_Aim_:
Copy out the whole listing below word for word, keeping every line in its original order.

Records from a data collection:

_ _ _ _ _

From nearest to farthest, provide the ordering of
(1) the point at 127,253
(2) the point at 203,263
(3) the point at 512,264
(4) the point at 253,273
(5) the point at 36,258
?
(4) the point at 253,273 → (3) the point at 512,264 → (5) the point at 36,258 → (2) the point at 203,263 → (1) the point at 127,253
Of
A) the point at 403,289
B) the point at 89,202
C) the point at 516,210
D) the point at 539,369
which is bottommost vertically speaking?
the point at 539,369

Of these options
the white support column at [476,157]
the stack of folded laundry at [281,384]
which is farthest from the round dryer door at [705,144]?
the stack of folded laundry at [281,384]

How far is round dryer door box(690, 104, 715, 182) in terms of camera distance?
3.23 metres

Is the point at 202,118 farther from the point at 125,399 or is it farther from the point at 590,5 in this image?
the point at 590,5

_ _ _ _ _

_Result below_:
From nearest to farthest, provide the ordering of
(1) the point at 127,253
(2) the point at 203,263
(3) the point at 512,264
(4) the point at 253,273
(5) the point at 36,258
?
(4) the point at 253,273 → (3) the point at 512,264 → (5) the point at 36,258 → (2) the point at 203,263 → (1) the point at 127,253
Of
A) the point at 403,289
B) the point at 89,202
C) the point at 516,210
D) the point at 539,369
which is bottommost vertically speaking?
the point at 539,369

Of these options
the white support column at [476,157]
the stack of folded laundry at [281,384]
which is farthest from the round dryer door at [705,144]?
the stack of folded laundry at [281,384]

How far is round dryer door box(690, 104, 715, 182) in terms of camera distance?
3.23 metres

Is the point at 202,118 farther from the point at 125,399 or is it farther from the point at 590,5 in this image?
the point at 590,5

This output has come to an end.